- [The request]: Produce the listing below again, exactly as shown.

- [Spatial relationship records]:
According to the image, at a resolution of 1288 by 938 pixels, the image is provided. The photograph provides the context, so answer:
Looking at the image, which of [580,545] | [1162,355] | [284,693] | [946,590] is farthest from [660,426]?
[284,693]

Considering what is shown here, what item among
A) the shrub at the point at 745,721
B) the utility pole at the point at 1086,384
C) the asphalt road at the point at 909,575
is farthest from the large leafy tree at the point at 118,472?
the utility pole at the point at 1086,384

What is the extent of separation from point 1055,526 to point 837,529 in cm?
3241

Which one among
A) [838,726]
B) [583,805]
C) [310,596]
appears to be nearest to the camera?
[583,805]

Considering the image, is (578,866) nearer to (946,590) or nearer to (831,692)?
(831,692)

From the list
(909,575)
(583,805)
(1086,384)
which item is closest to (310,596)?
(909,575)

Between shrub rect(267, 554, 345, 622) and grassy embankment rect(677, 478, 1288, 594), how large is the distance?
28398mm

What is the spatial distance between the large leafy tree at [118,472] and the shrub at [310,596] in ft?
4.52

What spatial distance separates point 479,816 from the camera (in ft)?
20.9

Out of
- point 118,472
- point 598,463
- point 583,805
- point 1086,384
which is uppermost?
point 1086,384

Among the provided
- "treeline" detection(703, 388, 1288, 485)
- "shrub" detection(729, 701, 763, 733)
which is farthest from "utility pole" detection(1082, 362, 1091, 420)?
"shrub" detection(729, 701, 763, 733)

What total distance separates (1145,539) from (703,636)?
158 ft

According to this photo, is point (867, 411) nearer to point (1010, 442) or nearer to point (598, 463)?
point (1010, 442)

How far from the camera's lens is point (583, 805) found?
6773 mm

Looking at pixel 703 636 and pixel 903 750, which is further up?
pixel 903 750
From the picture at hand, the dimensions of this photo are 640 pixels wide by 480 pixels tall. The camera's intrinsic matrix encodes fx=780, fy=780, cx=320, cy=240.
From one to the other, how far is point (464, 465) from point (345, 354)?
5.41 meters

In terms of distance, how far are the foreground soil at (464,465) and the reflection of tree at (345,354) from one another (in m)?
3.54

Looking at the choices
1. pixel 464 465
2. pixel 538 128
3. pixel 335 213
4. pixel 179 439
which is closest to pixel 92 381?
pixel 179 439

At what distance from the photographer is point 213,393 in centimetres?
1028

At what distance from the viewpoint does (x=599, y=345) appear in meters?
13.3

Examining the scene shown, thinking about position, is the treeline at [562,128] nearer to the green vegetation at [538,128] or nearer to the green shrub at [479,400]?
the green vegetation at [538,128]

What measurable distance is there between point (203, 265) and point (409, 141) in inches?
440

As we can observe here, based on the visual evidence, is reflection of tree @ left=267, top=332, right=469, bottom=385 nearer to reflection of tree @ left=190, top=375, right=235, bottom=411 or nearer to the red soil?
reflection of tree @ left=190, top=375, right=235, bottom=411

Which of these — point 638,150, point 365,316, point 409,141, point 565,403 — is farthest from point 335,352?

- [Final result]:
According to the image, at a resolution of 1288 by 938 pixels, the image is provided. The photograph provides the context, so answer:
Looking at the image, which of [580,545] | [1162,355] | [284,693] | [946,590] is farthest from [660,426]?
[284,693]

Considering what is shown here, what item among
A) the shrub at the point at 745,721
B) the utility pole at the point at 1086,384
C) the asphalt road at the point at 909,575
is farthest from the large leafy tree at the point at 118,472?
the utility pole at the point at 1086,384

What is the extent of separation from point 1055,526 to point 837,529 in cm?
3241

Which one among
A) [838,726]
B) [583,805]
C) [310,596]
appears to be nearest to the camera?
[583,805]

Considering the image, is (578,866) nearer to (946,590) or nearer to (831,692)?
(831,692)

From the list
(909,575)
(583,805)
(1086,384)
which item is closest to (310,596)?
(909,575)

Between shrub rect(267, 554, 345, 622) and grassy embankment rect(677, 478, 1288, 594), how large is the distance?
28398mm

What is the spatial distance between the large leafy tree at [118,472] and the shrub at [310,596] in ft?
4.52

What spatial distance separates point 479,816 from the camera (in ft)?
20.9

Out of
- point 118,472
- point 598,463
- point 583,805
- point 1086,384
which is uppermost?
point 1086,384

Among the provided
- "treeline" detection(703, 388, 1288, 485)
- "shrub" detection(729, 701, 763, 733)
which is farthest from "utility pole" detection(1082, 362, 1091, 420)?
"shrub" detection(729, 701, 763, 733)

What total distance separates (1145,539) from (703,636)?
158 ft

According to this photo, is point (867, 411) nearer to point (1010, 442) or nearer to point (598, 463)?
point (1010, 442)

How far from the camera's lens is point (583, 805) found?
6773 mm

Looking at pixel 703 636 and pixel 903 750, which is further up?
pixel 903 750
From the picture at hand, the dimensions of this photo are 640 pixels wide by 480 pixels tall. The camera's intrinsic matrix encodes fx=780, fy=780, cx=320, cy=240.
From one to the other, how far is point (464, 465) from point (345, 354)?
5.41 meters

In terms of distance, how far are the foreground soil at (464,465) and the reflection of tree at (345,354) from one another (in m)?
3.54

Looking at the choices
1. pixel 464 465
2. pixel 538 128
3. pixel 335 213
4. pixel 179 439
which is closest to pixel 92 381?
pixel 179 439

At what distance from the photographer is point 213,393 in centimetres?
1028

At what distance from the viewpoint does (x=599, y=345) appear in meters?
13.3

Examining the scene shown, thinking about position, is the treeline at [562,128] nearer to the green vegetation at [538,128] or nearer to the green shrub at [479,400]?
the green vegetation at [538,128]

What measurable distance is there between point (203, 265) and point (409, 141) in inches?
440

As we can observe here, based on the visual evidence, is reflection of tree @ left=267, top=332, right=469, bottom=385 nearer to reflection of tree @ left=190, top=375, right=235, bottom=411 or nearer to the red soil?
reflection of tree @ left=190, top=375, right=235, bottom=411

Which of these — point 638,150, point 365,316, point 409,141, point 565,403 — is farthest from point 335,352?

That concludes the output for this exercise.